■ Selected text:
********
Essential AI Terms: Tips for Keeping Up with Industrial DX

 

Significant advancements in deep learning technology have ushered in increased practical applications of artificial intelligence (AI) technology in research and development. Expectations are high that such applications will allow for new solutions to various social issues.

In the industrial sector, IoT and 5G communication technologies have allowed for real-time collection of detailed field data. AI technology also allows companies to adapt to changing circumstances quickly. Meanwhile, the opportunities for digital transformation (DX) also increase.

The following blog includes a summary of AI-related technologies and terminology. We have also included examples of industrial AI applications and guidance on how best to prepare for each process.

Relationship between AI and deep learning — Peripheral technologies summary

When most people think of AI, they think of deep learning. However, most people don't fully understand the relationship between these two concepts.

Let’s take a closer look at the relationship between AI and its related peripheral technologies. (Fig. 1)
********
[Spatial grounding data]
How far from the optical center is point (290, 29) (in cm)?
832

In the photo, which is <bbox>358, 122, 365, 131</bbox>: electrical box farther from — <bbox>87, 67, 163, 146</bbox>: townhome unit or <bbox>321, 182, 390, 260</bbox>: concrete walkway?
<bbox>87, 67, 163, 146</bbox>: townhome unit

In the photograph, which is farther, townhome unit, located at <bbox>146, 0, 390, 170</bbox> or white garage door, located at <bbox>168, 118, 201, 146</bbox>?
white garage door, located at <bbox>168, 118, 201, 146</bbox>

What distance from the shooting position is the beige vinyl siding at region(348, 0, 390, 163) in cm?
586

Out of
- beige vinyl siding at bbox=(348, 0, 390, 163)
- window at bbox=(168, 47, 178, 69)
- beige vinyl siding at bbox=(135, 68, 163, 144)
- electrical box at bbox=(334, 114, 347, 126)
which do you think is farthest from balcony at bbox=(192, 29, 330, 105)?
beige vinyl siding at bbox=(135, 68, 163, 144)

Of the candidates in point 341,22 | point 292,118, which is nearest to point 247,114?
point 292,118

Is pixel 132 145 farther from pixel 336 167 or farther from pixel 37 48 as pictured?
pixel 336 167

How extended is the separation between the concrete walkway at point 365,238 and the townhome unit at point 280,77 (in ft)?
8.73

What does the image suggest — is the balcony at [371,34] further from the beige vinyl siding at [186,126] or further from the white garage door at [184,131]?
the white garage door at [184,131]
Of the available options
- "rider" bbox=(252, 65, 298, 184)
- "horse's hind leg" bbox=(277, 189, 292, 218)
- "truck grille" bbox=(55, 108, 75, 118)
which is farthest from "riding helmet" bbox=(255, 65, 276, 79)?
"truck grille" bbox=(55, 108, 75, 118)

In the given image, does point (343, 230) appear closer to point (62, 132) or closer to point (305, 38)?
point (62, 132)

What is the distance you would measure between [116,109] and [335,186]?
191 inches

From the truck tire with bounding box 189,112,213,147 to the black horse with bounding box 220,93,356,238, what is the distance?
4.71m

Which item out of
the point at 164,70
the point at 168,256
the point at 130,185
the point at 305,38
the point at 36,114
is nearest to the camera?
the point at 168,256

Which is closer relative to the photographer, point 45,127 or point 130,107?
********
■ Tasks for this exercise:
a) Answer these questions about the text on essential AI terms:
(i) In the industrial sector, what have IoT and 5G communication technologies allowed for?
(ii) What do most people think of when they think of AI?
(iii) Besides a summary of AI-related technologies and terminology, what else does the blog include?
b) Update the part of the text on essential AI terms that opens with the words "When most people" and closes with "technologies. (Fig. 1)", and write it out with "concepts" changed to "ideas".

■ Responses to the exercise:
a)
(i) Real-time collection of detailed field data.
(ii) Deep learning.
(iii) Examples of industrial AI applications and guidance on how best to prepare for each process.

b)
When most people think of AI, they think of deep learning. However, most people don't fully understand the relationship between these two ideas.

Let’s take a closer look at the relationship between AI and its related peripheral technologies. (Fig. 1)